F-BAR Domain Protein Families
To provide a comprehensive overview of the repertoire of F-BAR domain proteins and to study their evolutionary relationship, we first had to create a proper F-BAR domain alignment since the existing FCH domain model in PFAM covered only the N-terminal part (about one third) of the F-BAR globular domain, as seen in the superimposition of crystal structures of three different F-BAR proteins. Using this structural alignment as seed, we created a new alignment of the whole F-BAR domain (see Suppl. Material for details) and used a derived hidden Markov model to identify a total of 1287 F-BAR domain-containing proteins in the UniRef100 database. Finally, focusing on nine representative species, we carried out a phylogenetic analysis of 305 F-BAR domain proteins (). The phylogenetic subgrouping in the resulting tree clusters proteins with similar domain composition and architecture together which indicates robustness of the analysis as the tree structure itself is based solely on the sequence similarity distances within the F-BAR domain regions. From this analysis, five subfamilies of F-BAR domain proteins can be distinguished. Subfamily 1, the Toca family (FBP17, TRIP10 or CIP4, and Toca-1 or FBP1). Both family 1 and 4 are involved in endocytosis. The Toca family are characterized by the presence of a Cdc42 binding site (homology region 1 (HR1) domain) which is absent in the Pacsin family. Subfamily 2 is the Fps/Fes and Fer subfamily of non-receptor protein tyrosine kinases, including Fps (Fujinami poultry sarcoma) and Fes (feline sarcoma), which are oncogenes identified from tumorforming retroviruses that encode non-receptor tyrosine kinases, and FCHSD1/2. Subfamily 3 contains the Rho GTPase activating protein (RhoGAP) domain, which regulates the functions of these Rho GTPases and includes SLIT-ROBO Rho GTPase activating protein (SrGAP) 1-3. Subfamily 4 includes syndapins/ pacsins and members of this subfamily have a domain structure and function similar to those in Subfamily 5 consisting of growth arrest-specific protein (GAS7), proline-serine-threonine phosphatase-interacting protein 1 (PSTPIP1), cell division cycle 15 (CDC15), FCH domain only 2 (FCHO2) and Nostrin.

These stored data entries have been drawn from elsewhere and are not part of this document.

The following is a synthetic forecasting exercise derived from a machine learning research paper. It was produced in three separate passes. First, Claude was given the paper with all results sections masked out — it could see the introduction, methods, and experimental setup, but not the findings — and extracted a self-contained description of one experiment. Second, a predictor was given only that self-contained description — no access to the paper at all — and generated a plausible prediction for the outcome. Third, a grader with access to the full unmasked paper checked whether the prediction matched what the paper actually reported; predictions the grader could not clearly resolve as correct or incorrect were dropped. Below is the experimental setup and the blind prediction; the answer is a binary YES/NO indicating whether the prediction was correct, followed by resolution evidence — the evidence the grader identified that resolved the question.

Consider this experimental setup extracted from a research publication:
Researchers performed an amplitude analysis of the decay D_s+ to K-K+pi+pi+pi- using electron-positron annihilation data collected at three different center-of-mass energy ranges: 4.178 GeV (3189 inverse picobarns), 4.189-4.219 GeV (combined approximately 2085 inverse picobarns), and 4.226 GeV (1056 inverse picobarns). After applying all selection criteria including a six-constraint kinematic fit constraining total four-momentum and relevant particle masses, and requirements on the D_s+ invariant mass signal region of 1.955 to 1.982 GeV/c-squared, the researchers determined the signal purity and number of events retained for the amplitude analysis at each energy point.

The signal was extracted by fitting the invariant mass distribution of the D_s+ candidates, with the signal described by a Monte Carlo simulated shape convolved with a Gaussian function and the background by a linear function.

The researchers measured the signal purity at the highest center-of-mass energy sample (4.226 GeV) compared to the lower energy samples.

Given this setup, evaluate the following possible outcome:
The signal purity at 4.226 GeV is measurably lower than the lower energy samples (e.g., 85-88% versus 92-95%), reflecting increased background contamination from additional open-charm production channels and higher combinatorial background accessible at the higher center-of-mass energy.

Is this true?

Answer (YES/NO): NO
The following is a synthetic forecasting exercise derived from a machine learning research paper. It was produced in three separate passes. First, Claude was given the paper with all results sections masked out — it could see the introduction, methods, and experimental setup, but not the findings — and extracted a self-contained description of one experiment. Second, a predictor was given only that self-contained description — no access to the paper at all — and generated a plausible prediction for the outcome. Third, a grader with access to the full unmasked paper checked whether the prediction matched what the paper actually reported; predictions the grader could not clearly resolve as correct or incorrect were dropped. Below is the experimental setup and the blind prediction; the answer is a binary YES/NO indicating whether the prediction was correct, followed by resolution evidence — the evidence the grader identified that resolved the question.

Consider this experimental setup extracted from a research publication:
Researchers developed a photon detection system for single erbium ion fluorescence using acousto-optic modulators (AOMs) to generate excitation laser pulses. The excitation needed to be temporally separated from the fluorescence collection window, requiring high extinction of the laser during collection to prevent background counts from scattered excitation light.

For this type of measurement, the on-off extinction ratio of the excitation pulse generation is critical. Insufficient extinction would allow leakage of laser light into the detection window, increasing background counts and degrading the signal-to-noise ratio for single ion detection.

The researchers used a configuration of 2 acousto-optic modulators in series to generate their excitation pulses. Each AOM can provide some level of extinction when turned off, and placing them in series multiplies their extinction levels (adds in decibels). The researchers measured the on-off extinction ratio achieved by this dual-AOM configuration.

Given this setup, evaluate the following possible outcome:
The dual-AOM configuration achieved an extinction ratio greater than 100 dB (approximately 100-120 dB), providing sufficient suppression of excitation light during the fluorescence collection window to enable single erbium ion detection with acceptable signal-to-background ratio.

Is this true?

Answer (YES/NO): YES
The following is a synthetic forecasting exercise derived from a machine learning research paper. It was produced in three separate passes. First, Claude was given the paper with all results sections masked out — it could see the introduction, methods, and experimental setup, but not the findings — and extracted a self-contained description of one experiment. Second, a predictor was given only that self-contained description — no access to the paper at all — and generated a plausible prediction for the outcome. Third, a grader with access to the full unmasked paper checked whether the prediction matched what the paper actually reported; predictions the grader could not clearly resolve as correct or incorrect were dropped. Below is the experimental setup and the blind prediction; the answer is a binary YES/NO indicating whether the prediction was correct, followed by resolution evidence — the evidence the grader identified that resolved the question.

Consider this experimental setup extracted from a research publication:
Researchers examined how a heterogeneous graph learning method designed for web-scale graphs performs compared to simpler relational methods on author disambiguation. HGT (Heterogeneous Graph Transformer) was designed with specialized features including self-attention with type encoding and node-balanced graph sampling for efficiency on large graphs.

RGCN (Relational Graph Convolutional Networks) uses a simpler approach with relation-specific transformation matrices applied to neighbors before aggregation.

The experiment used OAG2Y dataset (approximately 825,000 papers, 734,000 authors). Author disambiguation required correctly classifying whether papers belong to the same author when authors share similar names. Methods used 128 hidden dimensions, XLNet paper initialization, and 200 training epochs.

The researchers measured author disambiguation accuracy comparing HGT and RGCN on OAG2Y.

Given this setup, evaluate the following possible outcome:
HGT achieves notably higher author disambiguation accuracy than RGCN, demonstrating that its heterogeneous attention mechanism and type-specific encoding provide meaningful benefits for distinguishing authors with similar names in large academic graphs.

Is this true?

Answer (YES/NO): YES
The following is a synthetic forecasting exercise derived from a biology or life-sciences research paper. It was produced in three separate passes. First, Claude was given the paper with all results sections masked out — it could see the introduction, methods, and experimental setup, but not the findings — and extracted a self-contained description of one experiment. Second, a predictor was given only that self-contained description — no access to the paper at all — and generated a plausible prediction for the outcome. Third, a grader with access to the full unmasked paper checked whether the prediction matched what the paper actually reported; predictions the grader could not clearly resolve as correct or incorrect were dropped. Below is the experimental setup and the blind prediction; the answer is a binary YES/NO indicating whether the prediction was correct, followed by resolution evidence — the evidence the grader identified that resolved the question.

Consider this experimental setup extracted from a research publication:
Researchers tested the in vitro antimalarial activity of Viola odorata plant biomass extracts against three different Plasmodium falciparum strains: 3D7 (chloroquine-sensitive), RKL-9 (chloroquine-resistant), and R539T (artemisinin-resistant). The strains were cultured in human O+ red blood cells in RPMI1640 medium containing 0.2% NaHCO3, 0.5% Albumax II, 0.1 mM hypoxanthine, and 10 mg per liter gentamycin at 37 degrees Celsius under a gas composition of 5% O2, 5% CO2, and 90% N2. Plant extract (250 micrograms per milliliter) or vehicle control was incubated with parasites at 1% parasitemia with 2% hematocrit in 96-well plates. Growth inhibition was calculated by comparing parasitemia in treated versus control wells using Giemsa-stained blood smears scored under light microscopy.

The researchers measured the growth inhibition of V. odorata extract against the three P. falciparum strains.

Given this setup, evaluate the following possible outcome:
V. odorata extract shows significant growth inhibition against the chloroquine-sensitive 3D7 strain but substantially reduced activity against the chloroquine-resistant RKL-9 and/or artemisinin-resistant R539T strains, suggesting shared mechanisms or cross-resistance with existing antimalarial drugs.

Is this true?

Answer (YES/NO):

F-BAR Domain Protein Function
srGAP1-3.
srGAP1-3 contain an F-BAR domain at the N-terminal, a RhoGAP domain in the middle and an SH3 domain at the C-terminal. WAVE associated Rac GTPase activating protein (WRP) or SrGAP1 was first identified by Soderling et al.Citation17 as a scaffolding protein that inhibited Rac function with a potential link to mental retardation.Citation18 Guerrier et al.Citation19 showed that srGAP2-induced filopodium formation was dependent on its F-BAR domain and that this activity was associated with neurite outgrowth and branching. Furthermore, srGAP2 inhibited neuronal migration. Thus srGAP2 contributes to neuronal morphogenesis. These data suggest that there are functional similarities between the F-BAR domain and I-BAR domain in that both can generate membrane protrusions. Thus F-BAR domains have diverse structure and membrane remodeling activities.
Fes/Fer.
The Fps/Fes and Fer proteins are a distinct family of non-receptor tyrosine kinases with prominent roles in inflammation and immunity (reviewed in ref. Citation11). Fer localises to microtubule ends and can phosphorylate the adhesion molecule platelet/endothelial cell adhesion molecule 1 (PECAM-1).Citation20 Fer has also been linked to actin dynamics through cortactin and the phosholipase D-phosphatidic acid (PLD-PA) pathway.Citation21,Citation22 Interestingly, Fer is implicated in growth cone collapse downstream of semaphorin 3A in dorsal root ganglion neuronsCitation23 and in dorsal closure in DrosophilaCitation24 by influencing the stability of adherens junctions.
Syndapins/Pacsins.
Syndapins (synaptic dynamin-associated proteins), also known as pacsins, are a group of F-BAR domain proteins that have been studied in detail.Citation25 Syndapins have three isoforms and they are expressed in a tissue-specific manner and have been implicated in the regulation of the endocytic events.Citation26–Citation31 Syndapins contain an N-terminal F-BAR domain and a C-terminal SH3 domain. There are no Cdc42 binding sites in syndapins. Overexpression of the SH3 domain of syndapins inhibits receptor-mediated endocytosis, while overexpression of the full-length protein generates microspikes and lamellipodia-like structures. It would be interesting to examine the dynamics of the microspikes generated by syndapins to see if these structures are filopodia, as has been found to be the case for IRSp53.Citation32 Syndapins can oligomerise through their N-terminal CC region.Citation28,Citation32 This oligomerisation is thought to increase the concentration of the SH3 domain for the recruitment of N-WASP and dynamin. Syndapins bind to synaptojanin and sos, which are important proteins in endocytosis.Citation25 Other functions of syndapins include regulation of the membrane trafficking events at the trans-Golgi networkCitation32 and endosomal recycling.Citation30 Recently, the function of syndapin in the formation of a postsynaptic membrane system in Drosophila has been documented.Citation33 The structural study by Wang et al.Citation34 revealed that the specific characteristics of the F-BAR domain of syndapins contributed to its ability to generate small tubules and tubule constriction, in contrast to the wide tubules generated by other F-BAR domains. In additional, full length syndapin lacks membrane tubulation activity and thus probably exists in an autoinhibited state.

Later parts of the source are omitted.